Валерий Михайлович и Сашка прошли между расступившимися соседями и вошли в небольшую, аккуратно прибранную комнату покойной. На кровати, застеленной белым пикейным одеялом, лежала одетая и в туфлях Благоволина. Подушки на постели не оказалось, она валялась на полу. На столе, покрытом скатертью, стояла бутылка с недопитым спиртом, кружка, наполовину наполненная водой, и три стакана — два пустых, один с красным вином. Горожанин, обернув руку платком, взял один и другой пустые стаканы, понюхал. — Пахнет еще спиртом, — сказал он. — Здесь были двое, так надо полагать. Берите, товарищ Троян, мою пролетку и быстро привезите сюда начальника госпиталя.

Сашка опрометью кинулся из комнаты. Тем временем Горожанин, выйдя в коридор, стал расспрашивать людей о том, кто приходил к Благоволиной вчера вечером. Но никто ничего толком не знал. Одна соседка, правда, сказала, что вчера в одиннадцатом часу вечера какие-то постучали. Она открыла, и к Варьке пришли, вроде, двое. Через минут двадцать, а может, полчаса, они ушли.

— А какие они были на вид? — спросил Горожанин. — Как одеты, какого роста, какие  приметы? Может, лица запомнили?

— Темно в коридоре, — ответила соседка. — А когда Варька открывала дверь к себе, я точно заметила, что были мужчина и женщина. Одеты обыкновенно. И лицо у каждого обыкновенное. Только мужчина был пониже чуток, а женщина повыше его, молодая, в темном платочке. Да, в темном, повязана как монашка. Это уж я точно помню.

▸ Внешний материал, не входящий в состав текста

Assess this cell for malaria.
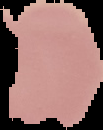

Uninfected.

preparation = thin blood smear
image type = segmented cell region on a black background
image size = 103×130 pixelsReport the malaria status of this cell.
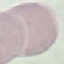
It is uninfected.

image type = cell patch, automatically extracted from a larger field of view and resized to 64 × 64 pixels
capture = smartphone through the microscope eyepiece
preparation = thin smear
stain = Giemsa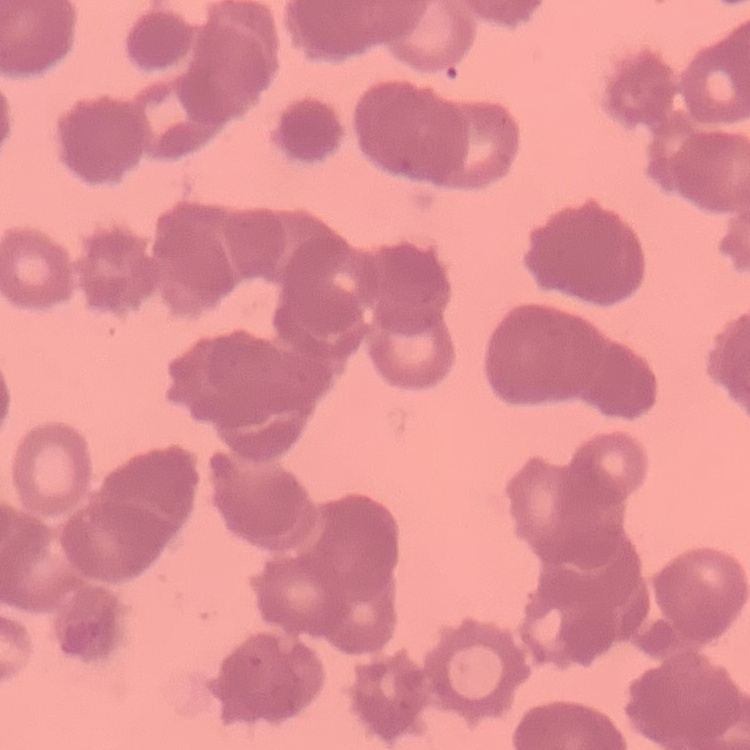

{
  "erythrocyte_morphology": "rouleaux formation",
  "stain": "Field's or Giemsa",
  "image_type": "one tile cut from a larger photomicrograph",
  "preparation": "thin blood smear"
}Comment on the morphology of the erythrocytes.
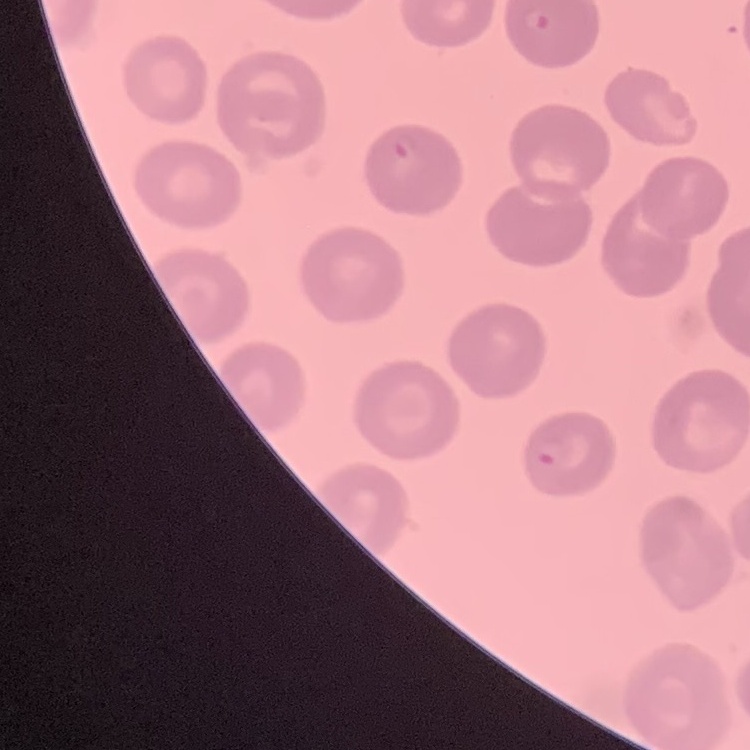

No rouleaux formation.

{
  "image_type": "one tile cut from a larger photomicrograph",
  "preparation": "thin blood film",
  "stain": "Field's or Giemsa"
}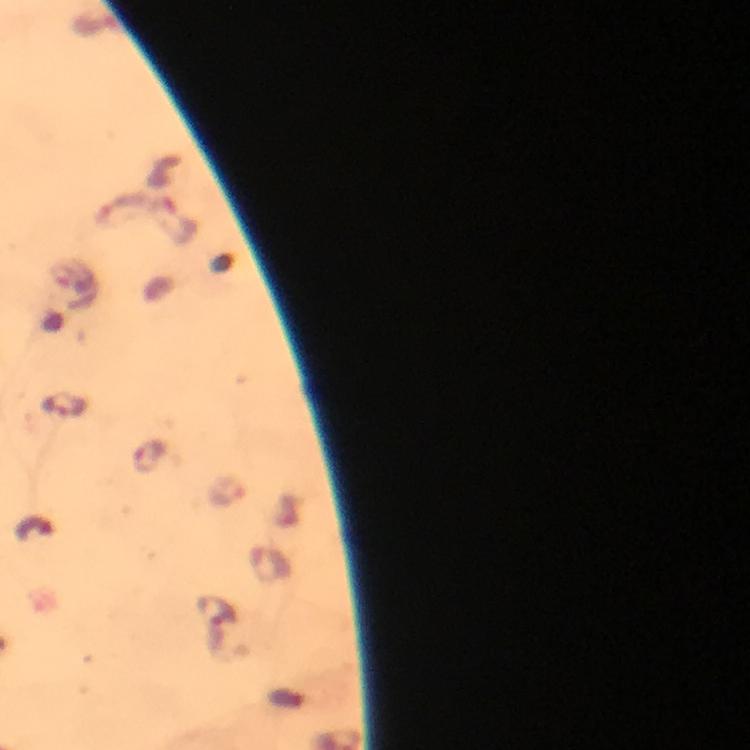
preparation = thick blood smear
immersion oil = applied
capture = smartphone mounted on the microscope
image size = 750×750 pixels
magnification = 100x
stain = Giemsa
cropped from = one field of view
context = from a diagnostic examination for malaria
Plasmodium parasite locations = approximate object centers, in pixels from the top-left corner: (x=63, y=405), (x=230, y=491)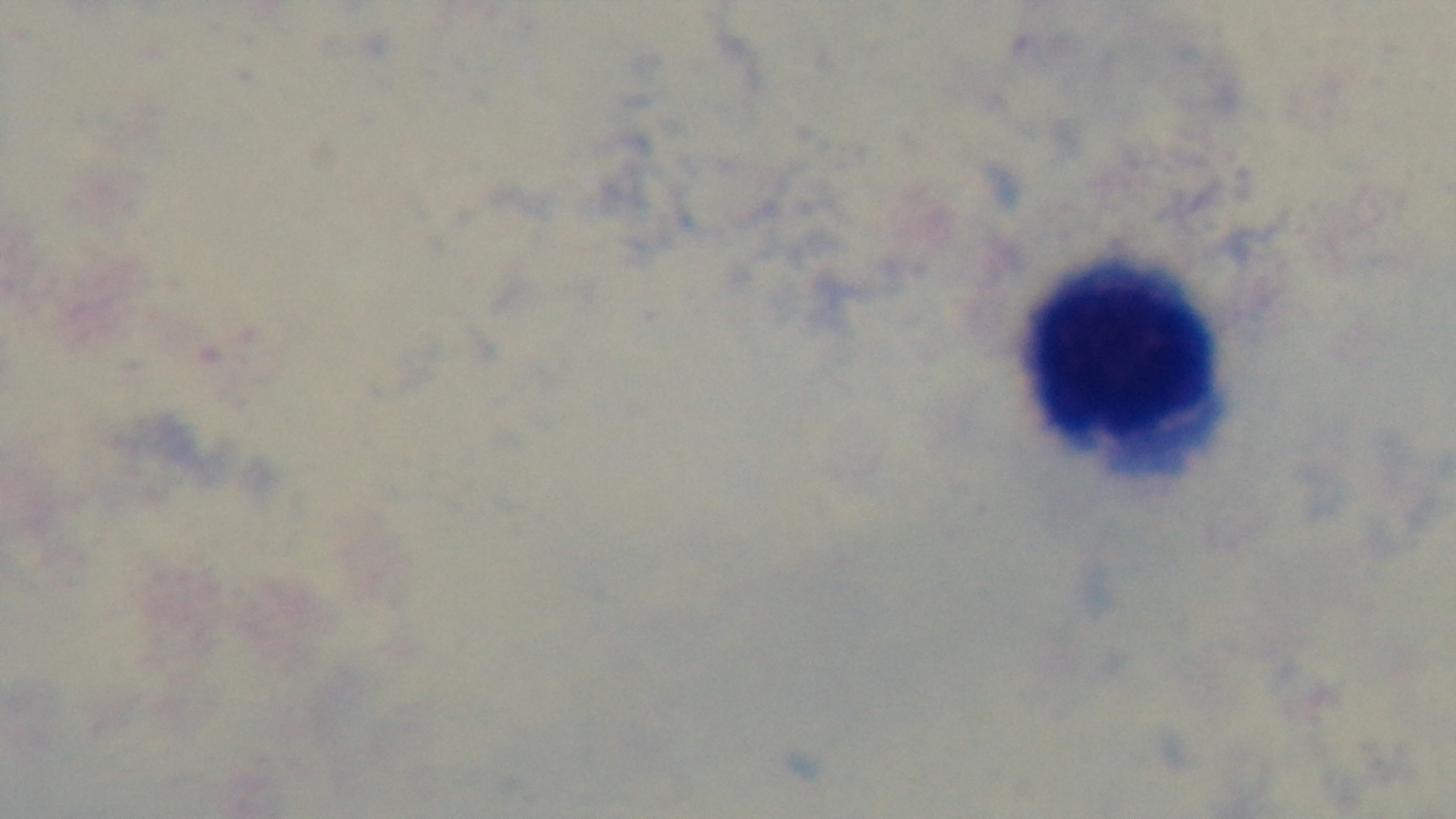

Summary:
  - Preparation: thick blood film
  - Field of view: one from the slide
  - Objective: 100x oil immersion
  - Malaria status: uninfected
  - Stain: Giemsa
  - Capture: mounted 4K digital camera
  - Modality: light microscopy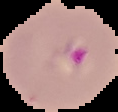
Result: malaria parasites detected. Image is 118×112 pixels. From a thin blood film. The area outside the segmented cell region is set to black.Look for Plasmodium parasites.
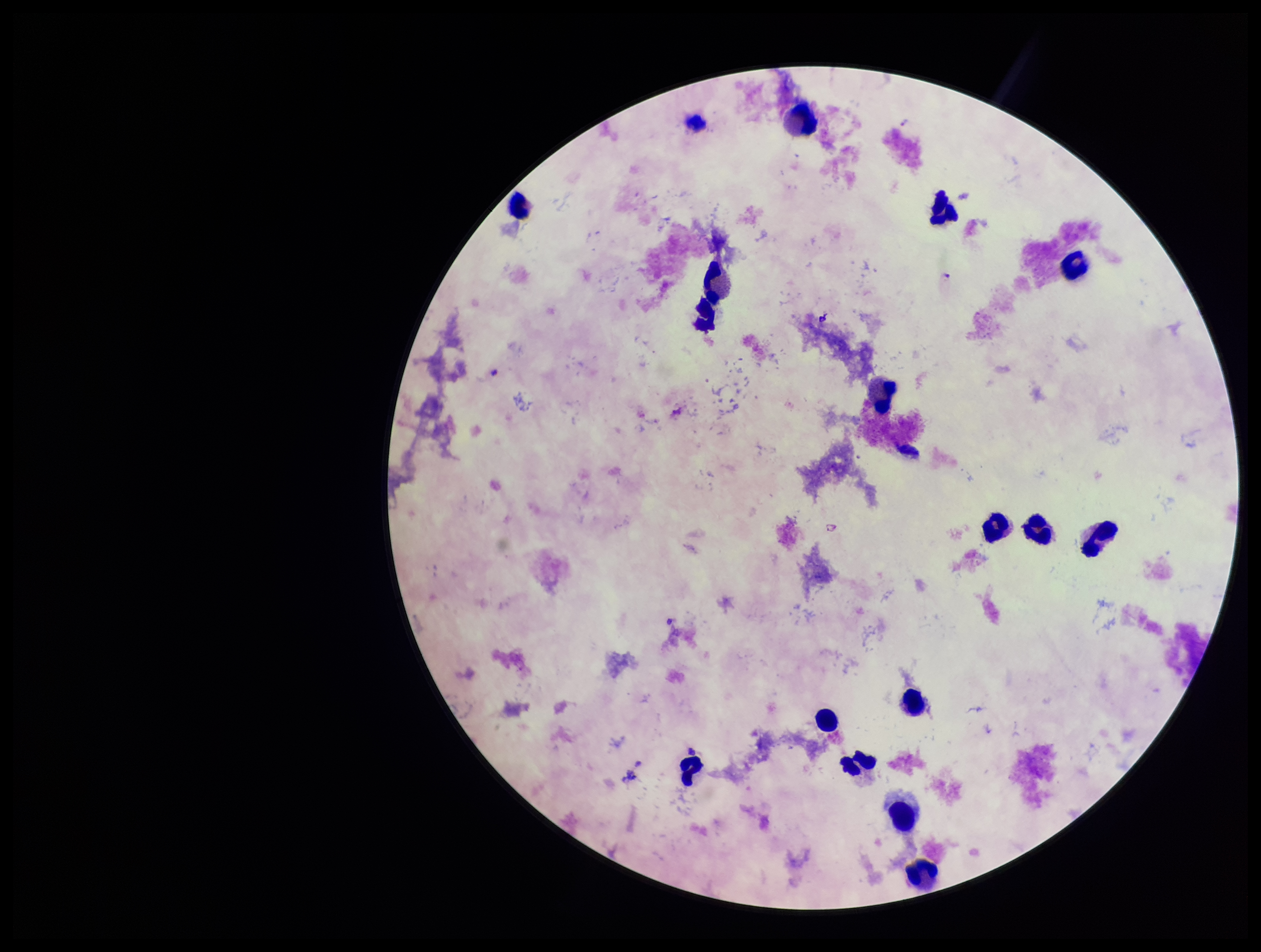

Detected.

leukocyte count = 16
image size = 1261×952 pixels
parasite count = 1
species reported for this patient = Plasmodium falciparum
patient malaria status = positive
stain = Giemsa
field of view = one from this slide
preparation = thick
capture = smartphone photograph through the microscope eyepiece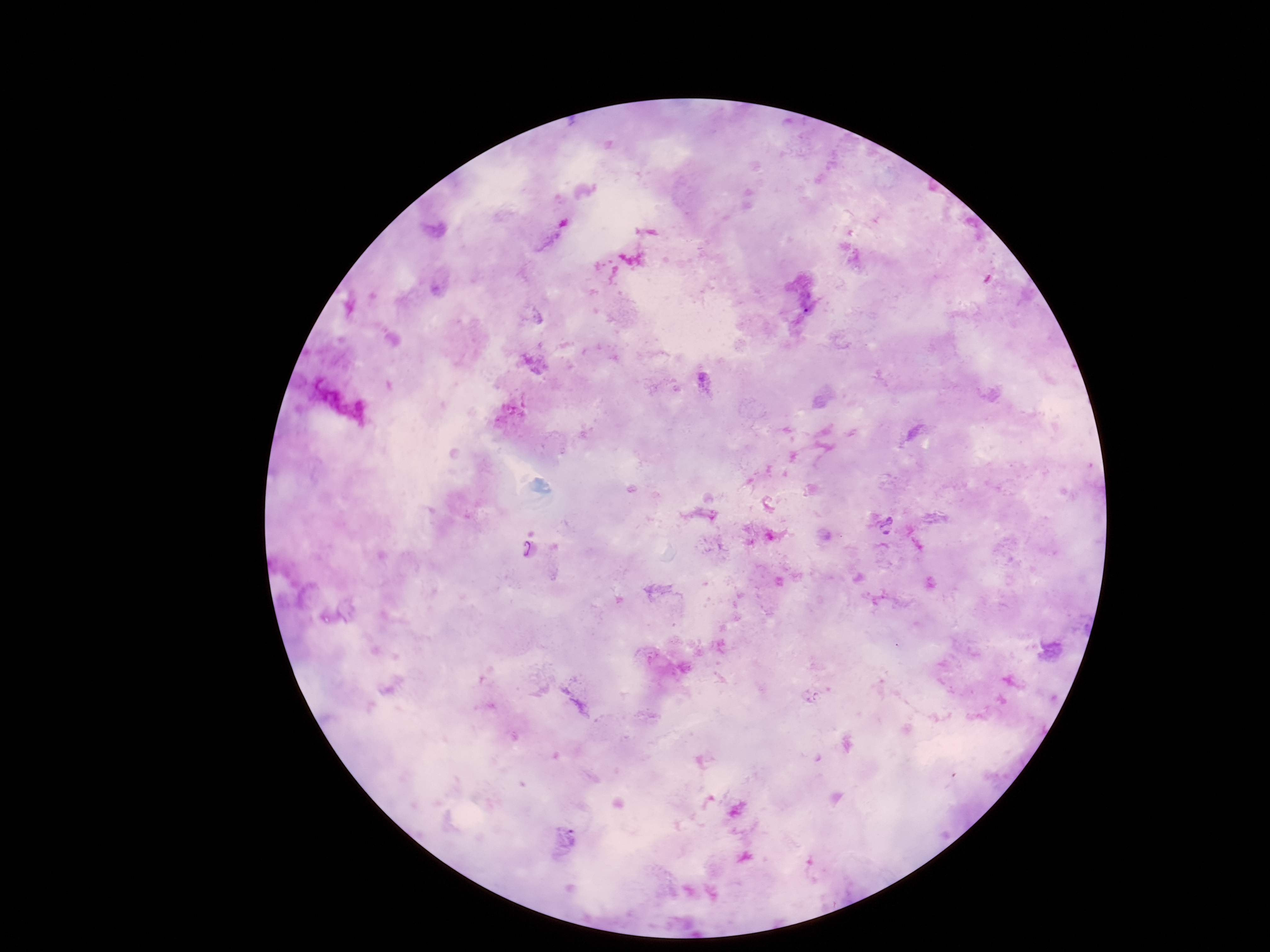

Approximate centers as (x, y) in pixels. Plasmodium parasite locations: (888, 525), (530, 549). One field from this slide. Patient malaria status: positive. 100x magnification. Image is 1270×952 pixels. Giemsa-stained preparation. Thick peripheral-blood smear. Smartphone photograph taken through the microscope eyepiece.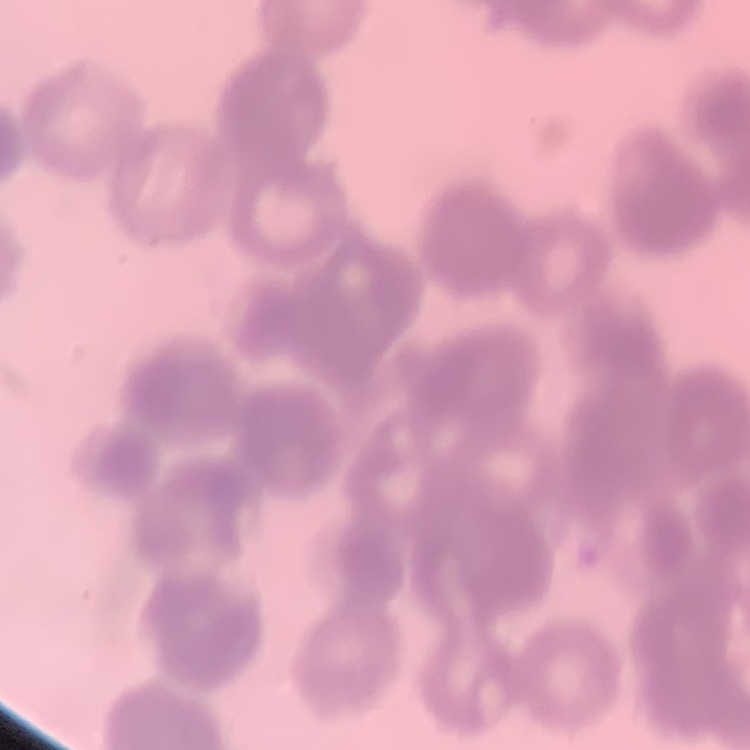
Summary:
  - Red blood cell morphology: rouleaux formation
  - Stain: Field's or Giemsa
  - Image type: square crop of a larger photomicrograph
  - Preparation: thin blood smear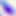
Toxoplasma gondii is seen. Micrograph. 400x magnification.Name the cell type shown.
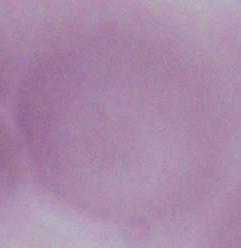
An erythrocyte.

Скоро приехал начальник госпиталя и с ним молодой хирург. Они внимательно осмотрели труп, хирург заявил:

— Шея чистая, странгуляционной борозды нет. Значит, не удавлена. Отравление? — и он понюхал стаканы, — Трудно сказать. Никаких внешних признаков, пятен на лице или на теле нет, пены у рта тоже. Да и после смерти прошло примерно часов шестнадцать-семнадцать. Причину смерти определить при вскрытии можно.